Натаниэль кивнул. А про себя подумал, что любой из братьев, разбогатев, станет вести себя точно так же, как те, кого Томас презирал.
Воцарилась тишина, нарушаемая лишь шорохом пера по бумаге. Она длилась долго. Томас смотрел в книгу, но перелистывал страницы быстрее, чем успевал бы читать. И оба сделали вид, будто не слышали падения наземь второго дуба, каждый по собственным причинам.
Настала очередь Томаса спрашивать:
— Что привело тебя к нам?
Натаниэль прервал рисование и снял с острия пера волосок.
— Любопытство, — ответил он. — И, наверное, гнев.
— Против всеобщей несправедливости?
— Против презрения к живописи. И из-за коллекции картин, принадлежавших казненному королю…
— Из-за чего?
— Томас, я видел эти картины. Однажды мне довелось побывать в Уайтхолле, я сопровождал одного оценщика. Так называют того, кто назначает цену на товары и занимается их продажей.
— И ты для этого приходил туда?
Натаниэль понимал недоверие друга. Он еще ни разу не рассказывал ему о случайном знакомстве с торговцем-посредником, который устанавливал стоимость бесценных произведений искусства и всегда ошибался.
— Этого оценщика звали Джийк.
— Джийк?
— Я познакомился с ним в таверне и прижал к стенке. Ну и заплатил за его портер и пирог с ягненком.
— Ох, пожалей. — Томас шутливо похлопал себя по животу.
— В обмен он взял меня с собой, когда отправился на осмотр картин, предназначенных к продаже.
У Валентайна Джийка было своеобразное мнение о предстоящем аукционе: с восхитительным пренебрежением к здравому смыслу он вообразил, будто покойный король при жизни состязался с Бекингэмом («наложником его отца») в том, у кого богаче коллекция искусств, а теперь лорд Арундел проматывает то, что могло бы стать достоянием всей страны. Джийк тыкал пальцем в шедевры, словно это были кустарные изделия, а Натаниэль смотрел на все это, пряча свои чувства за неопределенной полуулыбкой.
— Нельзя считать искусство хорошим, — вещал оценщик, — если то, что изображено на картине, — просто чудовищно, — непрерывно морщил бескровный нос, словно галерея полнилась зловонием. — Только посмотрите на всех этих сводников и блудниц.
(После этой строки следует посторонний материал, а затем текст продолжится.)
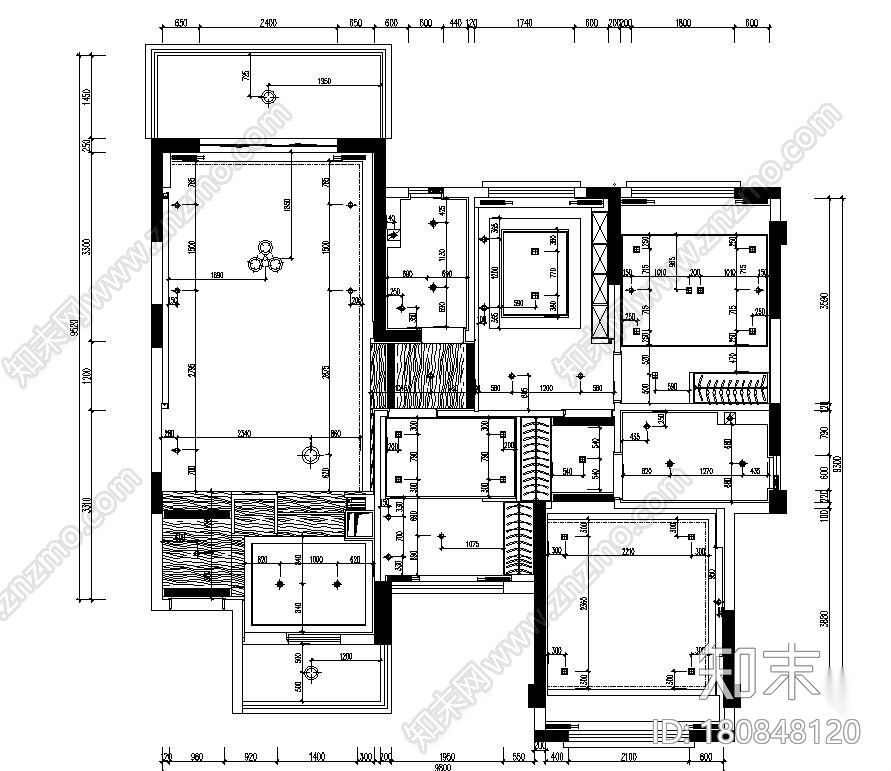 北欧风格四室两厅样板房施工图+效果图cad施工图下载【ID:180848120】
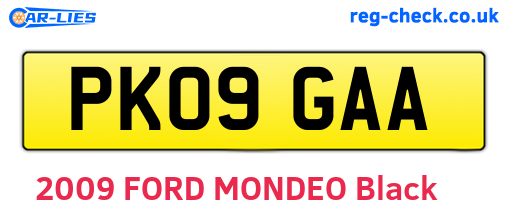 PK09GAA are the vehicle registration plates.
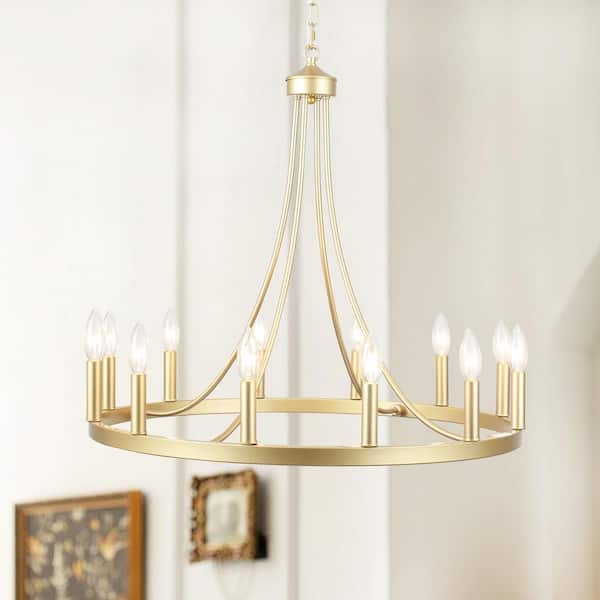 12-Light Gold Wagon Wheel Chandelier for Living Room Dinning Room with No Bulbs Included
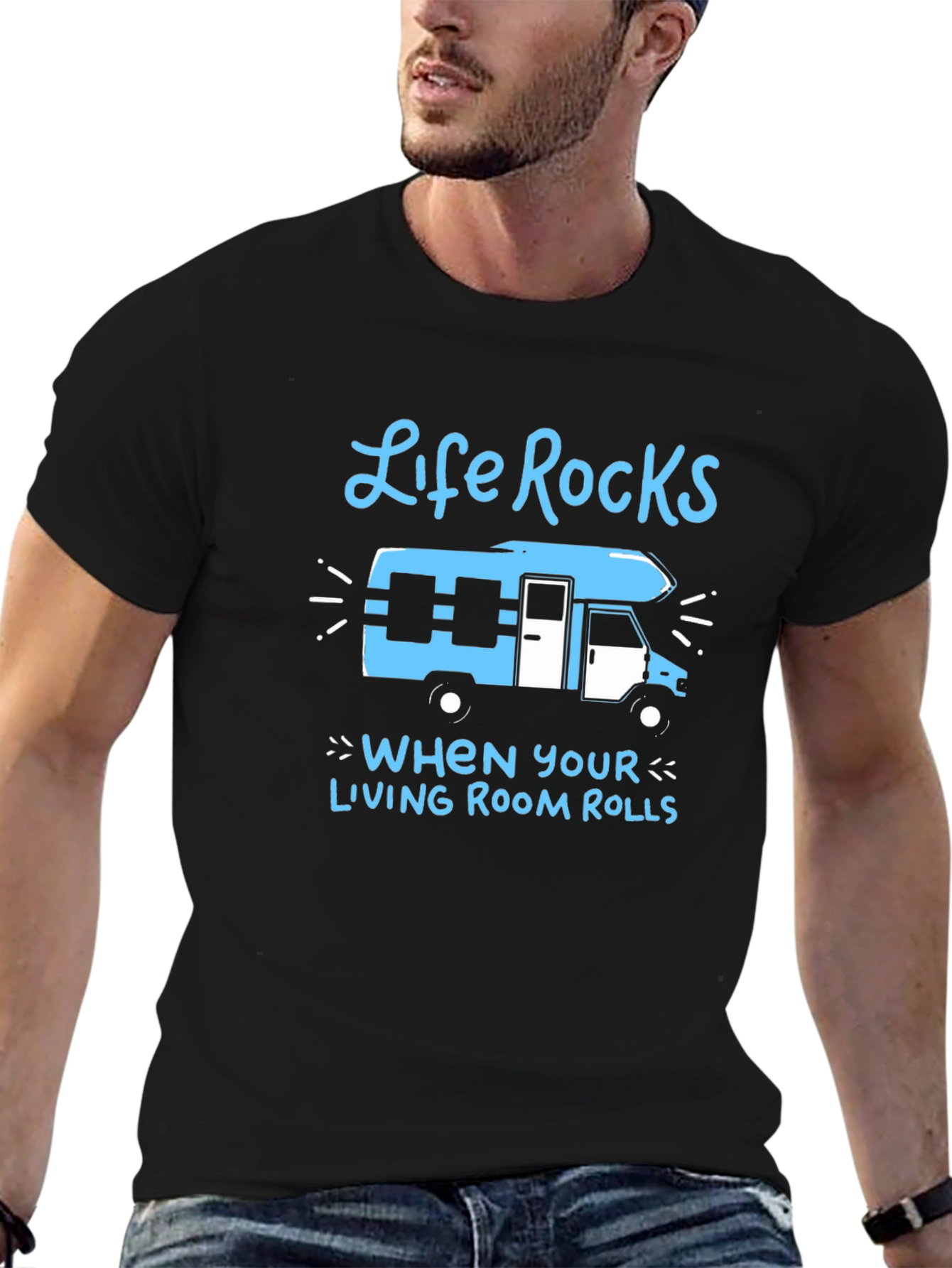 Camiseta Negra Life Rocks con Diseño de Autocaravana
Натаниэль слушал Джийка вполуха, не переставая восхищаться собранными здесь полотнами, право на которые король-тиран потерял вместе с головой. Работы Ван Дейка, грандиозные холсты Рубенса (в том числе аллегория Мира с леопардами, херувимами и брызжущим из сосков молоком), сумрачные картины Тициана (в том числе Аполлон, сдирающий кожу с яркоглазого Марсия 61); и множество портретов чванливых особ королевской крови.
— Хотите знать, господин Деллер, где Карл Стюарт приобрел вкус ко всей этой распутной роскоши? — с гримасой отвращения спрашивал Джийк. — Я могу вам сказать. В Испании. В этом рассаднике папизма.
Натаниэль с трепетом откинул завесу с очередной картины — женщина в мехах. Он чувствовал себя молодым супругом, снимающим свадебный покров с новобрачной. Как притягательны были ее огромные глаза! Полунагота, возвышенная одеянием до целомудрия!